Una vez que nos secamos los sudores que habíamos entreverado en los entreveros, salimos del ariopuerto de Garbullos y subimos al 4x4 (=16) en que los ya cinco protagonistas de esta sucinta narración emprendieron camino de la costa (atlántica), o sea después de la rotonda a la derecha, con destino a Ilhabela (o Ilha Bela, según se escriba), unos queseyó doscientos kilómetros para la derecha, la izquierda, derecho y atrás pero básicamente en bajada. A medida que se iba rompiendo el hielo -que en el Brasil francamente no dura mucho- fui enterándome de las cuatro biografías pertinentes, por ejemplo que el Rolls y a criança miran pescados, que el Rolls está en el Brasil desde hace como ocho años, que a criança es de Paraná de ellos y que se conocieron por laburo, que Udo tiene una empresa, que la Malu/ú no, pero se quieren igual, que a criança está estudiando para ser traductora (pobrecita!), que la vida del Rolls da para quince brolis pero que la cuente él que yo soy muy discreto, etc.

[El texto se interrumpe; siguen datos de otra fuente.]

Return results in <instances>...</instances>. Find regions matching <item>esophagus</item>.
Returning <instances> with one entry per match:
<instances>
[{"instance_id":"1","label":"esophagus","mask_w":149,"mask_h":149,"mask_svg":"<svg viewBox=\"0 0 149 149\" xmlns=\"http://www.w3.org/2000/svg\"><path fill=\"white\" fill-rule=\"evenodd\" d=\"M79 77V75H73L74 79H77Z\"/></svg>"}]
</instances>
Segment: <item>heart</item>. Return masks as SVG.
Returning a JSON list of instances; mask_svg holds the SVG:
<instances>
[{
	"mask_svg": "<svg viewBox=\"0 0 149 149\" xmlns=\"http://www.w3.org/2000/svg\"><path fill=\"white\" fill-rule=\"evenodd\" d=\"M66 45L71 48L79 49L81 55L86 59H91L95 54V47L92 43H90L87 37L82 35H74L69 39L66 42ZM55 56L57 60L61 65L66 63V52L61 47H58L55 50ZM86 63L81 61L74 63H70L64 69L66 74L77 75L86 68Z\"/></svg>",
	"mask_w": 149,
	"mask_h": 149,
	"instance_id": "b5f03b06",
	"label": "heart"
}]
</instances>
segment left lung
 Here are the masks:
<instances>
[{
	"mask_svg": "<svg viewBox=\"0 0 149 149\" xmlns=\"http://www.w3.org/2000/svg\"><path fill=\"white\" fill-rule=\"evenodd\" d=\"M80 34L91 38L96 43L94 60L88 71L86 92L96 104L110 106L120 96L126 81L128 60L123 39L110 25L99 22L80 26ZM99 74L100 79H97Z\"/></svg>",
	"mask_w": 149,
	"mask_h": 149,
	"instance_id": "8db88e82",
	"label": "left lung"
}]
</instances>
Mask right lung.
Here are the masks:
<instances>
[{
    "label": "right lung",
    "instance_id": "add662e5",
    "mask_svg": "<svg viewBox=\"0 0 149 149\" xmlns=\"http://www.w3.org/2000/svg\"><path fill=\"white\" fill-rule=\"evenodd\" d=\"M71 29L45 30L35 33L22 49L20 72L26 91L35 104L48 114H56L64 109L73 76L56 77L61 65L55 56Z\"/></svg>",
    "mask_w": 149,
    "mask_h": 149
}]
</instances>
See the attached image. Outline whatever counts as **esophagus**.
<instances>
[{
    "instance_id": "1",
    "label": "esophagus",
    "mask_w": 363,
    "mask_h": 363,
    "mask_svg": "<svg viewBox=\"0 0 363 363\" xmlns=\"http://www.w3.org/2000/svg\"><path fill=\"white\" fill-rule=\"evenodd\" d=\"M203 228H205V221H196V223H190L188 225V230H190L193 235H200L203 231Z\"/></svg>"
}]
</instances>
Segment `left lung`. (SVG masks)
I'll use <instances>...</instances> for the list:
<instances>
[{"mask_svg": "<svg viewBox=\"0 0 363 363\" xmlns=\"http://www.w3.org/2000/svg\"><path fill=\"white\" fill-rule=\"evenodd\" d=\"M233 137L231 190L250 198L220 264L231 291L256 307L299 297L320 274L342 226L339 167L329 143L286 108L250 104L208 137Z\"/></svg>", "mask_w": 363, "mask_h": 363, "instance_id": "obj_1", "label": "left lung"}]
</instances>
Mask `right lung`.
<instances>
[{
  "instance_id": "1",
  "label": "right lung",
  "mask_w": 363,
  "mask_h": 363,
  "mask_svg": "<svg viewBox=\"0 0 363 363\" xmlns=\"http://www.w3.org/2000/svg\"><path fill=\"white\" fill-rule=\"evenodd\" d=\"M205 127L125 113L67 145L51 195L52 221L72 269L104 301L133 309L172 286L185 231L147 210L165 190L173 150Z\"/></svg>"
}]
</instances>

Y así curva va, curva viene, paramos a almorzar. Una caipirinha preventiva, un pescau que no quise preguntar cómo se supo llamar en vida, pero que estaba delicioso, un vinito blanco y postre. Luego, curva viene, curva va llegamos al mar, tomamos el ferry, descendimos en Ilhabela -que es inmensa, pero realmente hermosa- y recalamos en el telo que la Malu/ú había reservado: una pieza para el combo que conformaba con Udo, otra para Rolls y criança y otra para mí, que estaba con las manos vacías, como no cesé de percatarme durante todo el trayecto y especialmente en la playa. A todo esto habíase cumplido un lapso prudencial desde el almuerzo, con lo que yo, que estaba con las manos vacías, comencé a obsesionarme con la cena. Pero antesmente pasamos por una especie de centro cultural donde asistimos a un hermoso espectáculo de ballet clásico. Daba gusto ver la primera fila atiborrada de gurrumines que disfrutaban como locos, y, para alguien con las manos vacías, mucho más el escenario, donde fulguraba una docena de brasileñas de las de más en serio que yo ni me acuerdo qué música bailaban. Doppodichè se fuimos a un restorán que no puedo calificar de menos que deputamadre! Tras las caipirinhas preventivas, una orden de ostras, que en Europa quiere decir seis bichos y veinte euros y en Brasil al revés y otra de unos bivalvos neozelandeses, parecidos a mejillones, pero del tamaño de quelonios, que venían en una salsa, valga la pobreza del léxico, deputamadre. Todo ello rociado con una botella de un excelente shardoné local. Como a a criança no le gustan los mariscos y a Malu/ú le gustan pero solo de a uno, las ostras hubieron de distribuirse entre los tres adonis. Aprovechando que a las naifas no les daba por ahí, decidimos, entonces, pedir otra orden. Luego llegó el badejo (que es un pescado) acompañado de los camarones que estaban, y perdonen ustedes lo reiterativo, deputamadre. Los mismos merecieron una segunda botella de vinito. Luego vinieron los postres y luego la cuenta que insistí en bancar porque estos brasileños desconsiderados no me dejaron garpar ni el telo!!!!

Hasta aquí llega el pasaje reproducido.